Central Bank of Kenya building in Nairobi. Local companies have in the last three years struggled to issue corporate bonds. FILE PHOTO | NMG

What you need to know:

  • Local companies have in the last three years struggled to issue corporate bonds, with the market segment hit hard by the collapse of Chase Bank and Imperial Bank that went down with billions in bondholder funds.

Companies should improve transparency and corporate governance to attract local financing and replace the capital lost through foreign investor flight to the US, a senior Bretton Woods official has said.

Local companies have in the last three years struggled to issue corporate bonds, with the market segment hit hard by the collapse of Chase Bank and Imperial Bank that went down with billions in bondholder funds.

Frederic Wandey, head of treasury and syndications coordination unit at the International Finance Corporation (IFC), says the State can also boost private sector access to capital by enhancing capital markets integration to allow firms seek debt beyond the borders.

The IFC is the World Bank’s private sector investment arm, which also offers advisory services to help companies access capital.

“You need to build the domestic ecosystem which can balance out the outflow of international investors, by providing as much information as possible to the investing community to make them comfortable with the market and to know what it takes to come in and exit from the investments,” Mr Wandey told Business Daily on Friday.

“We must also work to harmonise the regulatory framework and financial infrastructure in the region to make it possible for an issuer to access a wider catchment area.

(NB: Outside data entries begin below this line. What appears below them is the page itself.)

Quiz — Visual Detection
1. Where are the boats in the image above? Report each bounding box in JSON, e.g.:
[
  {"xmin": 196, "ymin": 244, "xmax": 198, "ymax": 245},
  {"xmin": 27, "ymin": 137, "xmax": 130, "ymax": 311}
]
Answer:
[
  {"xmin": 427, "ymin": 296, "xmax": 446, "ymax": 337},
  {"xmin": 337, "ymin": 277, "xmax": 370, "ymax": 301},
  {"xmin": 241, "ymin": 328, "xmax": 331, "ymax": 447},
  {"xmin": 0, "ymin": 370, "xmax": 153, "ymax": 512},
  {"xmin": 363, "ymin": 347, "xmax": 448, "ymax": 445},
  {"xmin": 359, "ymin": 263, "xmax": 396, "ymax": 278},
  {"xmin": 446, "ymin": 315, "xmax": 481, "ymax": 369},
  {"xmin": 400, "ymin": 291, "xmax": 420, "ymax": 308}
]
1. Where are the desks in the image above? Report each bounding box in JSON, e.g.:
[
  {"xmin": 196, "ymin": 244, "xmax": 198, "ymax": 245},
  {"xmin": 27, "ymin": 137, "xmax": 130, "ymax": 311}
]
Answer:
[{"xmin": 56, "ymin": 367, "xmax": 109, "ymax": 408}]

It will deepen the markets on both the demand and supply side.”

He added that in Asia, where several markets suffered foreign investor flight in the past, the regulators worked hard to improve corporate governance, which makes companies more credit worthy, and set up credit guarantee funds to support the quality of issuers.

Locally, the corporate bond segment remains largely underutilised by firms seeking capital, with investors reacting to the lack of transparency in companies by demanding steep premiums on interest when lending to them.

In their most recent market soundness report, the Capital Markets Authority (CMA) said the resolution of the issues of insolvency especially for bonds that have not been listed would go a long way in instilling confidence in corporate bond markets.

Some analysts have called for companies to be rated before issuing bonds.